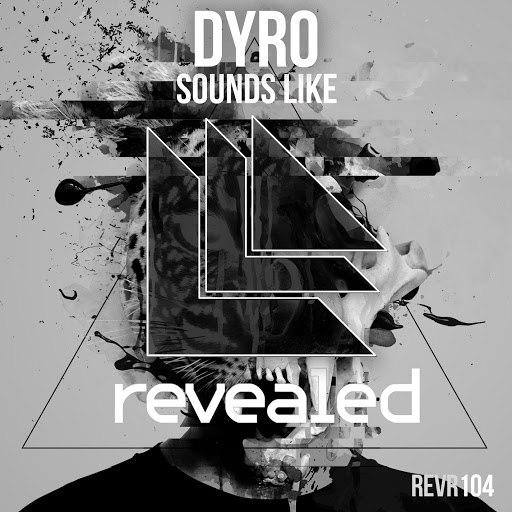 Dyro альбом Sounds Like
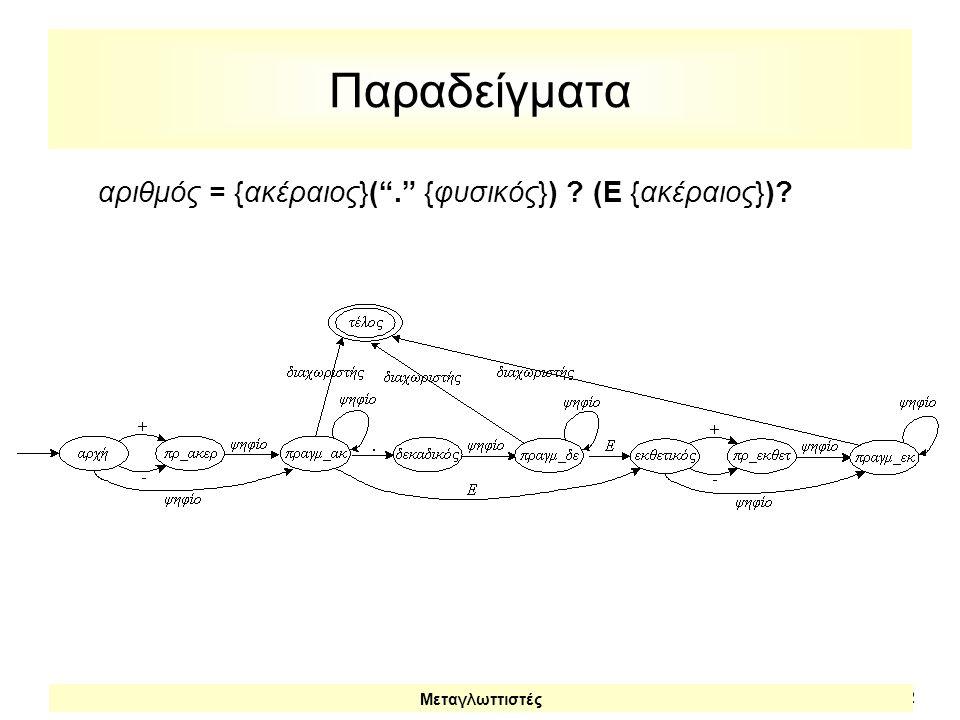 αριθμός = {ακέραιος}( . {φυσικός}) (E {ακέραιος})
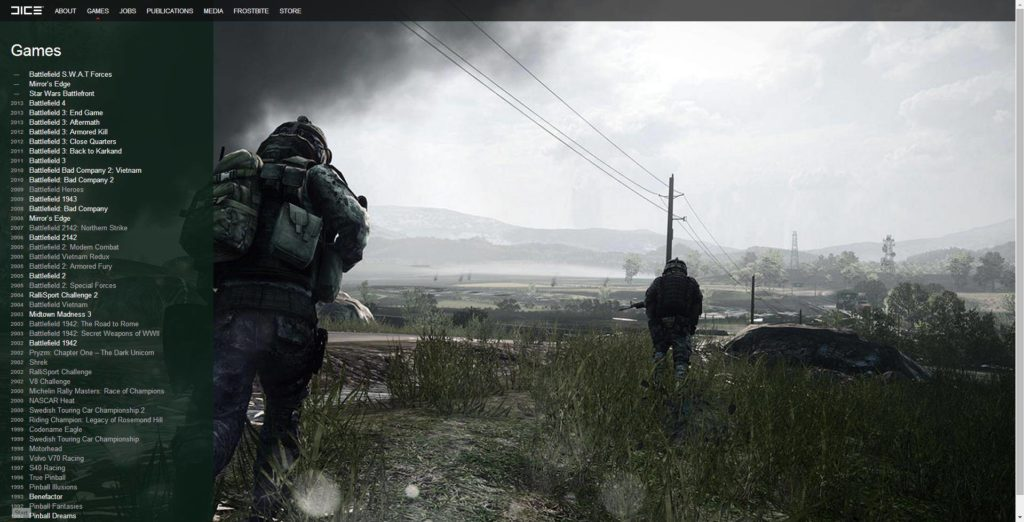 Battlefield_5_SWAT-Force
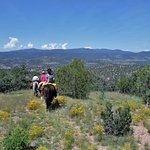Geronimo Trail Guest Ranch-billede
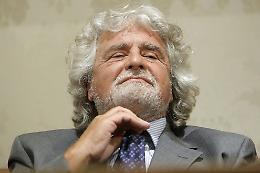 Scoppia caso Macina sul video Grillo, interviene Cartabia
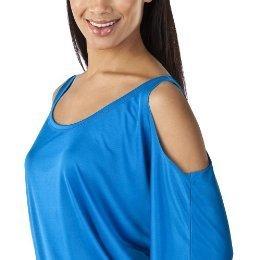 NWT Ladies JEAN PAUL GAULTIER BLOUSE Cold Shoulder Top BLUE Large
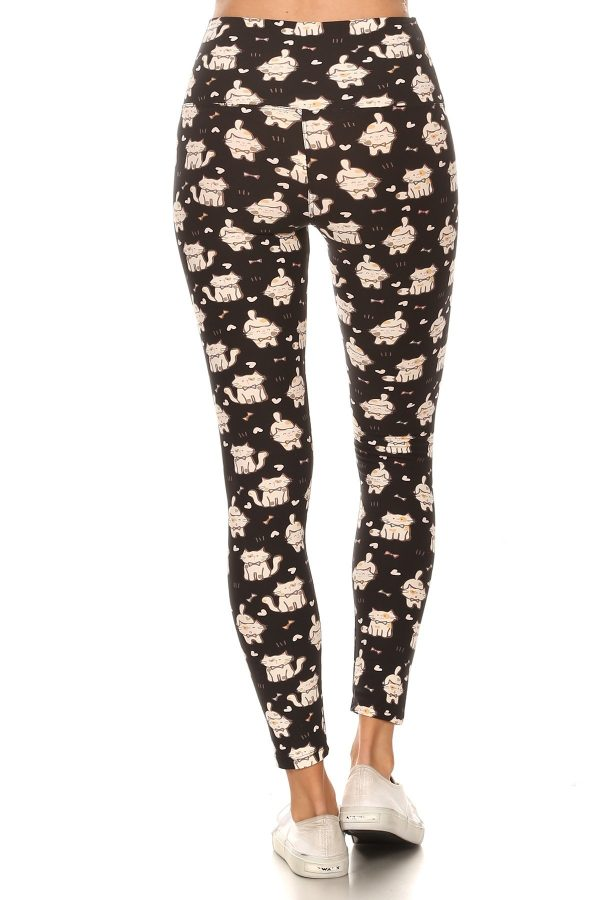 Yoga Band Cats Print Leggings 3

•••

_WHAT YOU SHOULD DO_
From the line containing "Battlefield_5_SWAT-Force" through the final line of the records, write out each line exactly, and include no pictures.

_EXERCISE SOLUTION_
 Battlefield_5_SWAT-Force
Geronimo Trail Guest Ranch-billede
 Scoppia caso Macina sul video Grillo, interviene Cartabia
 NWT Ladies JEAN PAUL GAULTIER BLOUSE Cold Shoulder Top BLUE Large
 Yoga Band Cats Print Leggings 3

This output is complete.